Auch der SPD-Politiker stellte sich damit gegen Justizminister Sebastian Gemkow (CDU). Dieser hatte unter Berufung auf die Einschätzung von Psychologen darauf hingewiesen, dass «keine akute Selbstmordgefahr» festgestellt worden sei und erklärt, man habe nach jetzigem Stand alles getan, um einen Suizid zu verhindern. Gemkow sagte, er übernehme «qua meines Amtes» die politische Verantwortung. Für einen Rücktritt gebe es aber keine Veranlassung.

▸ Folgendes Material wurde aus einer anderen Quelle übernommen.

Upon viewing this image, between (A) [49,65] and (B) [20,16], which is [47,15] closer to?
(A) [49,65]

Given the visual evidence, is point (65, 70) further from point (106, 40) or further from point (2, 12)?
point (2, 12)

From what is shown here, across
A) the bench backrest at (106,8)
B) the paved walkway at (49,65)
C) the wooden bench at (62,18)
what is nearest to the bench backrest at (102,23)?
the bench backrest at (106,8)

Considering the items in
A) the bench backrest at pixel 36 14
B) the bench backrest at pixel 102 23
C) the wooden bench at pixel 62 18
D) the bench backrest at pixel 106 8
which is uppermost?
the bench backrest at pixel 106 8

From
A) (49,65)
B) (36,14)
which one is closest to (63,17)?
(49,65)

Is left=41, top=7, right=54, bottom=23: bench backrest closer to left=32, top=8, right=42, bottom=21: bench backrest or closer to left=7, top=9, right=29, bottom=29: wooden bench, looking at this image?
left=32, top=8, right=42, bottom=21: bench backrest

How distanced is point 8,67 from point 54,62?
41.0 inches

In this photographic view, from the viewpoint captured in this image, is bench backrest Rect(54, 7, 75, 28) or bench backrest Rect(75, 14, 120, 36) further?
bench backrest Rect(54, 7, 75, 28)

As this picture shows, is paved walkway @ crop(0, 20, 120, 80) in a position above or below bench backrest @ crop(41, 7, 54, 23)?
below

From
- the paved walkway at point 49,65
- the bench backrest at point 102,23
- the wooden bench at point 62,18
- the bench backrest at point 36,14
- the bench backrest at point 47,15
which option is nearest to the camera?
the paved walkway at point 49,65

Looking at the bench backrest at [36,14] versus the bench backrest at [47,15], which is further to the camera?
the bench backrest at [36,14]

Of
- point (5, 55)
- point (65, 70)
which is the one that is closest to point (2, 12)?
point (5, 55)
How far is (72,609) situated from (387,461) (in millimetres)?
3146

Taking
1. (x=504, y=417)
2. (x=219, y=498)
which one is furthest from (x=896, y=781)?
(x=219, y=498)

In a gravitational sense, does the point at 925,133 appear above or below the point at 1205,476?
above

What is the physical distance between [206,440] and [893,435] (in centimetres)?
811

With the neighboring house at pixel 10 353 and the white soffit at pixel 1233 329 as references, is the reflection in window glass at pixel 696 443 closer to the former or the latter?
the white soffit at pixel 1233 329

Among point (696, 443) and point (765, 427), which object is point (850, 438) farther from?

Ministerpräsident Stanislaw Tillich (CDU) wies die «pauschale Kritik an der sächsischen Justiz» auch von Bundespolitikern entschieden zurück. «Es braucht eine genaue Analyse des Vorgangs, um dann daraus die richtigen Schlüsse zu ziehen», erklärte er.

Auf Bundesebene sprach Grünen-Fraktionschefin Katrin Göring-Eckardt von einem «erneuten Versagen» der sächsischen Justiz- und Sicherheitsbehörden. Man könne den Eindruck bekommen, es sei vorgegangen worden, als habe es sich um einen Taschendieb gehandelt. «Das muss Konsequenzen haben», fügte sie hinzu. SPD-Fraktionschef Thomas Oppermann nannte den Fall eine beispiellose Aneinanderreihung von Polizei- und Justizversagen. CDU-Innenexperte Wolfgang Bosbach sagte der Tageszeitung «Die Welt», im Falle al-Bakrs wäre eine ständige Sitzwache notwendig gewesen.

Der sächsische Bundestagsabgeordnete der LINKEN Michael Leutert aus Chemnitz unterstreicht, dass es sich ja «nicht um das das erste massive Versagen handle. Die Landesregierung »ist ein Sicherheitsrisiko, das Kabinett sollte zurücktreten«.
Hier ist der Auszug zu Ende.